We hear a lot of darkness cursing in this particular time through which we are passing. There’s a not so small industry made up of bloggers and wannabe pundits who have mastered the art of finding just the right curse for that darkest darkness which has descended on this identity group or that band of aggrieved victims. Liberal cursers and conservative cursers, progressive cursers and evangelical cursers, single-payer cursers and “build the wall” cursers; we love to curse the darkness.
As for me, I just want to curse the cursers.
No one knows exactly who coined the phrase, “better to light one candle than to curse the darkness.” It first appeared in print a little over 100 years ago in a collection of sermons by an American Pastor, William Watkinson. John Kennedy quoted the phrase in his 1960 acceptance speech and Adlai Stevenson borrowed it a few years later in his tribute to Eleanor Roosevelt. In some ways the quote and the sentiment seem to fit better those innocent days of Camelot than our jaundiced age of late night tweets.
Candle lighting does not come naturally for many of us. In his sermon, William Watkinson prefaced the line about lighting candles and cursing the darkness by noting, “Denunciatory rhetoric is so much easier and cheaper than good works, and proves a popular temptation.” Then he adds, “yet it is better to light one candle than to curse the darkness.”
It is too easy for me to give into the temptation of denunciatory rhetoric.
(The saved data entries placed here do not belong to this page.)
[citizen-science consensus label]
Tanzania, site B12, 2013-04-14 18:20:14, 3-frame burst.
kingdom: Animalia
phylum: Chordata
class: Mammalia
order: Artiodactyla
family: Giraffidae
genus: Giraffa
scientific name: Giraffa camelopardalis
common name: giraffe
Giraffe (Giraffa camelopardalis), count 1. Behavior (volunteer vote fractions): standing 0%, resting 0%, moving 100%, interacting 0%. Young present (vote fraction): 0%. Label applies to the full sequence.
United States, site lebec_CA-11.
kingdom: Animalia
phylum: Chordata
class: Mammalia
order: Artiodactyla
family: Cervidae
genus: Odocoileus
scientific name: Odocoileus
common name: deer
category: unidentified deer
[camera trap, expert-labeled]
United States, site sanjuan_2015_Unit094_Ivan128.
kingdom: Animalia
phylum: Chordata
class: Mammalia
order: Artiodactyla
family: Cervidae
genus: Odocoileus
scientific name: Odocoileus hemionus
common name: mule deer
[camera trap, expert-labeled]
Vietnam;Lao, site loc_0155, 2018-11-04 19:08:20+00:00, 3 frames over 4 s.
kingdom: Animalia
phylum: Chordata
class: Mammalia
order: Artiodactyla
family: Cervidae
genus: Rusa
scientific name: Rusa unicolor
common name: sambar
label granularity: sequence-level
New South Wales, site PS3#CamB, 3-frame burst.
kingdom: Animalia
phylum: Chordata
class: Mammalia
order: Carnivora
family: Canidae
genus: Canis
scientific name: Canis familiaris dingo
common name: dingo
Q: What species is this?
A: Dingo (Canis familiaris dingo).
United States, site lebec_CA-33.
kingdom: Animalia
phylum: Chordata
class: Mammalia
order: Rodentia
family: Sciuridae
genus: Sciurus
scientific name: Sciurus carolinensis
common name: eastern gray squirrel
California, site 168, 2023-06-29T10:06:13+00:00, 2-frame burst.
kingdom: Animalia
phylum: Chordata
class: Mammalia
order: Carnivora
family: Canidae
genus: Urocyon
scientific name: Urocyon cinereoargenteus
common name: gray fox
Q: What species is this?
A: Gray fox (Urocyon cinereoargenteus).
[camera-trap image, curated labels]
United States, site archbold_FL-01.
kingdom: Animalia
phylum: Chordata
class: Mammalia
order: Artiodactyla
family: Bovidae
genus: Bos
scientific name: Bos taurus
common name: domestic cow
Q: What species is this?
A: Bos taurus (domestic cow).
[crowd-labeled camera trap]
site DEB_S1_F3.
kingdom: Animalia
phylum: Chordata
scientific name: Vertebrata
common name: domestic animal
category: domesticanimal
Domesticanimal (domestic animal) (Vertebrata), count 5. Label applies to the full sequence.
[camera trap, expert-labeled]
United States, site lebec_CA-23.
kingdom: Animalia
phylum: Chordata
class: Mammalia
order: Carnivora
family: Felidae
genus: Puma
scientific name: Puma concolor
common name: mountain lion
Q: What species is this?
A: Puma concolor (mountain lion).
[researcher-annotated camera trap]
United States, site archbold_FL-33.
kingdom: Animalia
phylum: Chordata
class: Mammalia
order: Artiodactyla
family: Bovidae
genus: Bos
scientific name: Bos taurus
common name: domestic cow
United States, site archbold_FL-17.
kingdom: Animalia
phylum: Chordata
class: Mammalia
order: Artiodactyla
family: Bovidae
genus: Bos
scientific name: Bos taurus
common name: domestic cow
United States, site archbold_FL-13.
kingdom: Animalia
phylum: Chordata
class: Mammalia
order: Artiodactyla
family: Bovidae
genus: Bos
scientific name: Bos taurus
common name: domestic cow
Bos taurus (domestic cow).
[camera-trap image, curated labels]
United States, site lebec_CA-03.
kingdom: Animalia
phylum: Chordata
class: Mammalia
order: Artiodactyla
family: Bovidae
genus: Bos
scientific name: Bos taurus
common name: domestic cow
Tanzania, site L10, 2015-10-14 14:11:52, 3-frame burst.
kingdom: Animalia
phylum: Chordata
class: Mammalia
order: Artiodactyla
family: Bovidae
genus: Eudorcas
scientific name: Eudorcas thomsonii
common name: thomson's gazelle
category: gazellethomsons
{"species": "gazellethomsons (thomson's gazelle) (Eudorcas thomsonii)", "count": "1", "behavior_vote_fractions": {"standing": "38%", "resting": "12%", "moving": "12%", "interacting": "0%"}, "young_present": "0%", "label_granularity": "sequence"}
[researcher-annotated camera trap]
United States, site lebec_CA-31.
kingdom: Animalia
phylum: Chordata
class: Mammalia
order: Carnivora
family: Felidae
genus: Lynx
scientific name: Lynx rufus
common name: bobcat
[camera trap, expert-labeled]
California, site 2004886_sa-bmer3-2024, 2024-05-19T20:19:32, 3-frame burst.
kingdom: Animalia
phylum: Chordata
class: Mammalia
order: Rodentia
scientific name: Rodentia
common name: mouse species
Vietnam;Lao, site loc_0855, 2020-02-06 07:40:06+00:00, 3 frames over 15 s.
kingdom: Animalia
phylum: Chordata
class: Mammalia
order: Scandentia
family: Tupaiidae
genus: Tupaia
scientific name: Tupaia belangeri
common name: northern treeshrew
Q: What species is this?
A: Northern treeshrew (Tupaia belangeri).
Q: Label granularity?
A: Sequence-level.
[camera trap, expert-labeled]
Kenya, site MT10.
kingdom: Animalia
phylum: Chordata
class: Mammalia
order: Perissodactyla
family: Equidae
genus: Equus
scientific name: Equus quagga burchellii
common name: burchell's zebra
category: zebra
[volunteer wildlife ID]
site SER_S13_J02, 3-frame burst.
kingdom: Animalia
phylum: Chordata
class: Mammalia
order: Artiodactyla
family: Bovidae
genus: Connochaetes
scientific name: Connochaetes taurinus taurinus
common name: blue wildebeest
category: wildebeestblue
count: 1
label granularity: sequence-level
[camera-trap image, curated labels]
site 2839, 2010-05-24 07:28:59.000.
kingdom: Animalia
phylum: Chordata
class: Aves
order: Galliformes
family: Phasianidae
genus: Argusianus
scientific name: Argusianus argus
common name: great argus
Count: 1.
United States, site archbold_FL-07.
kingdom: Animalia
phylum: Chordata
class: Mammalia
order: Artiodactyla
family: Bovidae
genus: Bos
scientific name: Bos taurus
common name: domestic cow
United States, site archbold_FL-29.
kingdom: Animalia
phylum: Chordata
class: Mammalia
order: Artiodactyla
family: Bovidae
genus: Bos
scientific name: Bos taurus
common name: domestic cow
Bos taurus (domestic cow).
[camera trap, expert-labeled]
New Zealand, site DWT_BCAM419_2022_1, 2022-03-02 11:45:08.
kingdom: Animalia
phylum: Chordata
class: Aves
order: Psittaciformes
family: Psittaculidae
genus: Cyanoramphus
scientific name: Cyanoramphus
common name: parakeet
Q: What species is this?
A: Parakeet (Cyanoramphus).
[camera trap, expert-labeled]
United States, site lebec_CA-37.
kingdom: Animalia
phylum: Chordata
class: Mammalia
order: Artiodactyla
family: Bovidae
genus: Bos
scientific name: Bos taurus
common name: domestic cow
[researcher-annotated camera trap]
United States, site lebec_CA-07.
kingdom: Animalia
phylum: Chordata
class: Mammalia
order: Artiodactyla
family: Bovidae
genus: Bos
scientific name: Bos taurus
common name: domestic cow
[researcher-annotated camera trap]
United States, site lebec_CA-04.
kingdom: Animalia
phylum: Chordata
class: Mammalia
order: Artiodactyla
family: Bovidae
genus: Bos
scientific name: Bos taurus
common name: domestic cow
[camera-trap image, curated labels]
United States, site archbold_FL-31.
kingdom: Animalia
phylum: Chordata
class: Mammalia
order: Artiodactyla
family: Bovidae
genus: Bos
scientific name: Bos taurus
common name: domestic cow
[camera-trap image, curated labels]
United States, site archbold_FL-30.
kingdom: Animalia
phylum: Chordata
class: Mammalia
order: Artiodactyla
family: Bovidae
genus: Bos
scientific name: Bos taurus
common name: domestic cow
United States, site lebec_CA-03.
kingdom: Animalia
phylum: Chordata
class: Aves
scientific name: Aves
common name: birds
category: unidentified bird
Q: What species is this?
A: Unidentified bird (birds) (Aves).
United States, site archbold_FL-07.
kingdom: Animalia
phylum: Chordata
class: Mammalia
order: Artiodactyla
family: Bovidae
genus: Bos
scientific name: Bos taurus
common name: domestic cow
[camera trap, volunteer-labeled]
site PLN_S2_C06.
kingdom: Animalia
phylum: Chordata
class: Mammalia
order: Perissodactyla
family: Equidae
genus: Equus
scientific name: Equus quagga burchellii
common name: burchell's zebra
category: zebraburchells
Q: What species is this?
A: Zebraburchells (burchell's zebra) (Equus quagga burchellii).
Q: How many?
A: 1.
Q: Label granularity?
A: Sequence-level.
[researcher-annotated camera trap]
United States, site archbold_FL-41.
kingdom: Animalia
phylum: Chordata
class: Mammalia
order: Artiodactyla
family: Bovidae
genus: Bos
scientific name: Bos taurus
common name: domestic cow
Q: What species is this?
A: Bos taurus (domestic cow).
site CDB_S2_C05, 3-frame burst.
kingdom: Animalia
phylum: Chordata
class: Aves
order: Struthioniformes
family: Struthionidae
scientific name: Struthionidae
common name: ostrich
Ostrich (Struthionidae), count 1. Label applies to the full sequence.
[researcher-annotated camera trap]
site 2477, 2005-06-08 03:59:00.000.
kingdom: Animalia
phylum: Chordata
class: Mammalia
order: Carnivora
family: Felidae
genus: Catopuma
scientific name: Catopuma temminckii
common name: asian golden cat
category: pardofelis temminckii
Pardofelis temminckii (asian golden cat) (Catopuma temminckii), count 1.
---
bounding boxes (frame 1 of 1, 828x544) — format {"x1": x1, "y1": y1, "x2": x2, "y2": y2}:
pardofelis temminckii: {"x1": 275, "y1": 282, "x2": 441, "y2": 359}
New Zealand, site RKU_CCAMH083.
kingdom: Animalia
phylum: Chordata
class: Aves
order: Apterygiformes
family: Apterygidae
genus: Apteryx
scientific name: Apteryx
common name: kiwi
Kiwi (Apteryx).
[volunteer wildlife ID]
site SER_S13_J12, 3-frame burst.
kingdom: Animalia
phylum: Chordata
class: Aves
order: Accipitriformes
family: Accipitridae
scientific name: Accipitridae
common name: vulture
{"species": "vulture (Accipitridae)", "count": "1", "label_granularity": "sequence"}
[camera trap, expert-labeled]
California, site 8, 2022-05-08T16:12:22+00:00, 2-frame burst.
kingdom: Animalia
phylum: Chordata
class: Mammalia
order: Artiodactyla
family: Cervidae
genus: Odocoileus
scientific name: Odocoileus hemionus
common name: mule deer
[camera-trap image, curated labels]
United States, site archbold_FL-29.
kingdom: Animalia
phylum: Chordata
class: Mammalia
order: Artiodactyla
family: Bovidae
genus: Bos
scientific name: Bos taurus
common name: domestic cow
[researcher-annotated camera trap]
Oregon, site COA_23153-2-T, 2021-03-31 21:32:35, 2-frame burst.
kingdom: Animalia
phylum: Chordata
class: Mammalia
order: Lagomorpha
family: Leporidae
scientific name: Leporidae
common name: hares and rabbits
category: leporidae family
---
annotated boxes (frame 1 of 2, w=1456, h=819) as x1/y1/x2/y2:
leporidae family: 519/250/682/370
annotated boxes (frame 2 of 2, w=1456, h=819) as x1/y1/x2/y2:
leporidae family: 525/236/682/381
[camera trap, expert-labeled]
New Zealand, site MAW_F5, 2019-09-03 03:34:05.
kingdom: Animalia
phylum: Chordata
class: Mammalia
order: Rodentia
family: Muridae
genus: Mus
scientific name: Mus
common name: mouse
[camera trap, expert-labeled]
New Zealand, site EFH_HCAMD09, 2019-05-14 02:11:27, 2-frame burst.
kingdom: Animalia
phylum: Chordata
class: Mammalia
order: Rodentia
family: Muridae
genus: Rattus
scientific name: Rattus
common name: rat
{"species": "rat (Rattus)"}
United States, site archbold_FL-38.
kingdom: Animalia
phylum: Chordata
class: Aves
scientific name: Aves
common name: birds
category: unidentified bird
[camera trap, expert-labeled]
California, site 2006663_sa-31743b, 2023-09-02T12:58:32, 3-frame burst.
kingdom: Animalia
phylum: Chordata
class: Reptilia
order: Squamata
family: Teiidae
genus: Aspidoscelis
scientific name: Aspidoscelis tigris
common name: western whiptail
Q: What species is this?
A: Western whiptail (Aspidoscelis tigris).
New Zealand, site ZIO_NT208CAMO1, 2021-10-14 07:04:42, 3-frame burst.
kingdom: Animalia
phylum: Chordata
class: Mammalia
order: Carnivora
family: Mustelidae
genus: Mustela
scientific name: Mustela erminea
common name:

Christians are called to quit cursing, to shun the blogger and the wannabe pundit, for the sake of lighting a lamp and putting it on a stand. Hide it under a bushel? No! I’m gonna let it shine!
Langhorne Presbyterian Church is far from perfect, but if there’s one thing a visitor might begin to get after a week of two is that we take candle lighting very seriously. Our “Jerusalem, Judea and Samaria, Ends of the Earth” model for mission has us lighting candles close to home a far away. And it is not just using a dollar bill to light the candle. “Time, talent, treasure,” we like to say.
I never grow tired of reciting the litany:
- Deacons’ Pantry – candle lighting in the grocery store
- Aid for Friends – candle lighting in the kitchen
- Bucks County Housing – candle lighting on a Thursday evening
- Abundant Life – candle lighting in a prison cell
- Hunting Park Christian Academy – candle lighting in North Philadelphia
- Promised Land Ministry – candle lighting on the shore of Lake Atitlan in Guatemala
- Kibuye Hope – candle lighting in Burundi, the poorest place on the planet
- Igreja Presbiteriana no Jardim America – candle lighting in a favela in urban Brazil
And more. A neighbor invited to worship or a Bible study. A child brought to VBS. Listening to a friend curse for as long as it takes until the time comes to light a candle of gospel love and hope.
Candle lighting may begin by bringing a jar of peanut butter to the Deacons’ Pantry. It may lead to fixing a sink or tutoring a child at HPCA. It could lead us to the highlands of Guatemala or the favelas of Brazil. It means telling a friend you’ll pray for them and then really praying for them. It means telling the story of Jesus.
One thing about candle lighting: you can’t curse while you’re lighting a candle.
There’s that wonderful plaque at the back of our Sanctuary, “You Are Now Entering the Mission Field.” I guess we could acknowledge that Lord’s Day by Lord’s Day we leave worship to enter the cursing fields. Better to light one candle. And, yeah, I’ll take innocent over jaundiced any day.